JM: Our main goal is to get out onto the water as much as possible. Most days, unless the wind is too strong, we head to Sunapee lake and we get the boats off the racks. We then walk them into the water. We will row about a 2k out to a lighthouse then back in for a total of 4-5k each day. We usually then get back on campus around six. On days where we aren't going to the water, we will do an interval system where some kids erg and others do a body circuit and stretch in the Fitness Center or on the porch of the Outdoor Center.
What are some of the individual/team/boat accomplishments from your recent regatta?
MG: I think our boats have all worked really hard to get the results we got in the regatta on Sunday. Our ladies 4+ was a last minute addition to the regatta, and they absolutely killed it. Our main focus was just trying to row together and in sync. As a coxswain, you can definitely feel when the boat is connected. Although we only had a few practices as a boat, I truly think that this regatta was the best our boat had ever rowed together. The conditions were really tough for everyone, and keeping up motivation was no easy task. We had two first year rowers in the boys quad as well, and they had an awesome race. Our girls quad had some technical difficulties after a last minute hull switch, but eventually pulled through with the second best time in their fleet. Phoenix and Lucy had a stellar race in the double. As they came around the bend we could see how in time they were with each other which was really cool. The team brought so much great energy to the regatta yesterday, and it definitely made a huge difference. I think every first year rower on the team deserves a shoutout for working so hard at a brand new sport.

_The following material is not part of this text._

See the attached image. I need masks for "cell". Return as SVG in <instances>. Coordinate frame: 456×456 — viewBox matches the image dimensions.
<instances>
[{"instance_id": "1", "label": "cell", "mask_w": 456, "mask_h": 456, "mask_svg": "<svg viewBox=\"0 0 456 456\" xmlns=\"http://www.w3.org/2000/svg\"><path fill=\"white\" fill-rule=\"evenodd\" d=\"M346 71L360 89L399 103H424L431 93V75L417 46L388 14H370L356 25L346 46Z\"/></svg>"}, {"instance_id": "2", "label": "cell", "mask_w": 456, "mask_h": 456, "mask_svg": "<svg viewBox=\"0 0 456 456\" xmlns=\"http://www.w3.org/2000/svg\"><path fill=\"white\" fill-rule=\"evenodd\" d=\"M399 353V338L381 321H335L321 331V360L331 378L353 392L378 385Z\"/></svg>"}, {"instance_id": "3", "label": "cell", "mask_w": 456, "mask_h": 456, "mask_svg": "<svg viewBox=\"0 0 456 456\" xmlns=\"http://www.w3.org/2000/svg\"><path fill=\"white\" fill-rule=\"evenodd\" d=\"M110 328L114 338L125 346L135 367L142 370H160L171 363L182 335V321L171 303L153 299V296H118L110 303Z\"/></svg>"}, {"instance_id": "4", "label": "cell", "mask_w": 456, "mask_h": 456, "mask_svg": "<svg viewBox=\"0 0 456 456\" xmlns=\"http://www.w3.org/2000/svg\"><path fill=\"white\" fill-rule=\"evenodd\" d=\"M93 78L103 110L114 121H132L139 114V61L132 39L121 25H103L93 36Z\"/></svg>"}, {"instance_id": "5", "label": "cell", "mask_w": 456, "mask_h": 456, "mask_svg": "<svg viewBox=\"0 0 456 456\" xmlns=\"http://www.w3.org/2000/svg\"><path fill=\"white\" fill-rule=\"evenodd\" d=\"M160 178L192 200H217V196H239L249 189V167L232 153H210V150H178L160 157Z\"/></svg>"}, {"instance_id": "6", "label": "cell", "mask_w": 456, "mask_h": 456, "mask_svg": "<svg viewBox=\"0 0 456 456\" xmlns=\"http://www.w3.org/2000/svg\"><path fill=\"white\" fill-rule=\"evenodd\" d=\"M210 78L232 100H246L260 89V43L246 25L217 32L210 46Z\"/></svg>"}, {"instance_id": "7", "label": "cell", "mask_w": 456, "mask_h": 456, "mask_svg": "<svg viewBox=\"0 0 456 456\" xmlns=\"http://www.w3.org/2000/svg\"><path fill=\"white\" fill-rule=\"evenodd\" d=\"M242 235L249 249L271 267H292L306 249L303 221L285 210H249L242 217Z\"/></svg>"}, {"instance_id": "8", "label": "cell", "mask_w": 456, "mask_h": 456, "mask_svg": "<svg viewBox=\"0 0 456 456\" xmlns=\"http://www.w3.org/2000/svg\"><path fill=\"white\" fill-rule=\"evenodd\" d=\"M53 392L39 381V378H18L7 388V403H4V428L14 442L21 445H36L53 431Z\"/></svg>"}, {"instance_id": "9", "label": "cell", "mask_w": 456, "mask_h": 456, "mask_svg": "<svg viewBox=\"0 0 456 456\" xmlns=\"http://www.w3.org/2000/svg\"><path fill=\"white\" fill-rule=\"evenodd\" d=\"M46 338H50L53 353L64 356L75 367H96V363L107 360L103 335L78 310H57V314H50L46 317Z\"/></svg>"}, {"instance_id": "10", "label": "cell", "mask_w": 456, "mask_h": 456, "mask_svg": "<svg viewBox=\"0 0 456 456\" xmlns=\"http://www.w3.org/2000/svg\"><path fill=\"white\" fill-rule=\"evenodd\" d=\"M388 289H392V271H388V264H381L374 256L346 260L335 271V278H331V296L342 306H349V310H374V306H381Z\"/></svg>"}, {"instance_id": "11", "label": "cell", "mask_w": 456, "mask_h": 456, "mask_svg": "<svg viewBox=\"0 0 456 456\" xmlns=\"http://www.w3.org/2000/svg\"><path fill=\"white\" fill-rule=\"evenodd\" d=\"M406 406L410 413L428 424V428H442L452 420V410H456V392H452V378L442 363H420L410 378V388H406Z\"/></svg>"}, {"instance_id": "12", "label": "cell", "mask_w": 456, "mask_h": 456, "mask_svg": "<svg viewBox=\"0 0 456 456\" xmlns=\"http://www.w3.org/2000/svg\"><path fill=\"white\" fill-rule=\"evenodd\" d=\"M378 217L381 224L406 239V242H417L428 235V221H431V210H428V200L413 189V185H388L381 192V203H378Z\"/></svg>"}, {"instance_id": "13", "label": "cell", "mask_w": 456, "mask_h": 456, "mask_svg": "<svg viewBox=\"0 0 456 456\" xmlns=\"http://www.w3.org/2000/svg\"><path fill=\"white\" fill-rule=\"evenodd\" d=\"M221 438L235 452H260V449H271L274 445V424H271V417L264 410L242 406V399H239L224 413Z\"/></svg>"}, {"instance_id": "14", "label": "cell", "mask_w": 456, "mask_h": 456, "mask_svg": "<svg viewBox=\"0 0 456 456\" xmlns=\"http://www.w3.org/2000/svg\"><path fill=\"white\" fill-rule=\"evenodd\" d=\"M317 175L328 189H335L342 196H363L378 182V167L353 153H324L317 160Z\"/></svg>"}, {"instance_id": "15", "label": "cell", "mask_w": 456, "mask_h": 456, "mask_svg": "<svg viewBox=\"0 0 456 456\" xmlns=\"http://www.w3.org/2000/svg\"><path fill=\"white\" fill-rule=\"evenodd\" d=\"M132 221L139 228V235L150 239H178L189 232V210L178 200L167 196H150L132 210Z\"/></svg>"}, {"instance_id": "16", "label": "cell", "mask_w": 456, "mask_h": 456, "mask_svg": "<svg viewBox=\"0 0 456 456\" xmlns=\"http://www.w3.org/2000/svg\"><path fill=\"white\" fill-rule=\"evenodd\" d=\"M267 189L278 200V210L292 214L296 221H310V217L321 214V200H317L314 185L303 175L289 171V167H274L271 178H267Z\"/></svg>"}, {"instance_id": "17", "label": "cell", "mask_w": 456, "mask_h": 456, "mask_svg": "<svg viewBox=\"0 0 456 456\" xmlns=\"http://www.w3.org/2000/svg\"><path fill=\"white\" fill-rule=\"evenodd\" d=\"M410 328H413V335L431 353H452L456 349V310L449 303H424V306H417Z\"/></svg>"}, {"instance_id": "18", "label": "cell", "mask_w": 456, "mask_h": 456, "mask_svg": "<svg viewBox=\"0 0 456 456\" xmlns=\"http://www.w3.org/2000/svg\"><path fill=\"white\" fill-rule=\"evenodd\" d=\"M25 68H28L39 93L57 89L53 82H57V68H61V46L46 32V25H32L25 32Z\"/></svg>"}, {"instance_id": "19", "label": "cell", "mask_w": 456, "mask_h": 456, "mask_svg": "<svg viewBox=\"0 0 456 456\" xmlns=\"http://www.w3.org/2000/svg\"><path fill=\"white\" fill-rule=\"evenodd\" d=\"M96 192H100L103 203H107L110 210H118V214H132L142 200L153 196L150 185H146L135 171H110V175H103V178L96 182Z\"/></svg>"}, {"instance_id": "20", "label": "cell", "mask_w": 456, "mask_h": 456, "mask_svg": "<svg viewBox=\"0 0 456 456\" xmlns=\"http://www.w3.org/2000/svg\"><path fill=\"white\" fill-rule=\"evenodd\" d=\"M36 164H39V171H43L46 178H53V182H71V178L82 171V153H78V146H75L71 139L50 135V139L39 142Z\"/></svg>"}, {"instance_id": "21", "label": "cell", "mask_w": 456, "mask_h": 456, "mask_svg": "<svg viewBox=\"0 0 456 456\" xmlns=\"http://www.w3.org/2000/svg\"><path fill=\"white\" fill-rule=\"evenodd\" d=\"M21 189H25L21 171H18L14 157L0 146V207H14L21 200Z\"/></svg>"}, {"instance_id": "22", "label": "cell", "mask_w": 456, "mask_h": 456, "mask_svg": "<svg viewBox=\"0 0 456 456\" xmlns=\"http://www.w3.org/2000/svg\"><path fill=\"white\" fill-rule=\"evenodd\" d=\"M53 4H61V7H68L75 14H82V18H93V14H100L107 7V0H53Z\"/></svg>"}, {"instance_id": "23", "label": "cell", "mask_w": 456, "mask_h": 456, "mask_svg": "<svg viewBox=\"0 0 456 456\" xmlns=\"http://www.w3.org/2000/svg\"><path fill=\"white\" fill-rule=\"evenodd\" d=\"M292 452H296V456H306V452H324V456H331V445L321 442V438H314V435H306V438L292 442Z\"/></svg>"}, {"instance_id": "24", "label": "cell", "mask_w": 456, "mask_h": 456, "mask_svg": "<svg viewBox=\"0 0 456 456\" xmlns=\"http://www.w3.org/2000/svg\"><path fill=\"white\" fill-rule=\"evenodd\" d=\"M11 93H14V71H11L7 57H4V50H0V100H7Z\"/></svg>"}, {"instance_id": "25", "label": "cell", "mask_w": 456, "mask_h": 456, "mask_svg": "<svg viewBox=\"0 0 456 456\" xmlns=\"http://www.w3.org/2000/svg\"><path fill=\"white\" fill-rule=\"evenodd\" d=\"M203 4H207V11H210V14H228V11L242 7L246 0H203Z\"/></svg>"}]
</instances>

JM: Our jr 4x women's boat came in second for their race and the men's junior 4x boat came in 4th missing 3rd by 2 seconds, both outstanding results.
What are some of the unique challenges Crew presents as a team sport?
MG: I think oftentimes people don't realize how much of rowing is having the right mindset. It can be so mentally exhausting to be in the middle of a race and have to push through all the pain. You can't just stop rowing when you get tired, your team is depending on you. Rowing only works when everyone works together. One of the other big challenges we see as a crew team is the amount of time we get to be on the water. Aside from the unpredictable fall weather, we really only get an hour a day. Some of the teams we see at regattas can have as much as three times that amount. Our team as a whole has a lot of potential, but sometimes it's hard to get into a rhythm in such a short amount of time. We also don't have our own boats, which means we aren't the only people using them. Even if we take great care of the boats we use, we can't control who comes in and uses them after us. Crew equipment can be really expensive, and even if we did have our own boats there would be nowhere for us to keep them.
JM: I think learning to communicate with your boat is the most important and challenging part of crew. As bow seat, it is my job to steer the boat and give orders. This means I have to learn how each kid rows in my boat so I can help them as much as possible with my commands. Trying to teach the novices is also a challenge as it involves teaching them something completely new almost as if you're teaching a kid to ride a bike for the first time.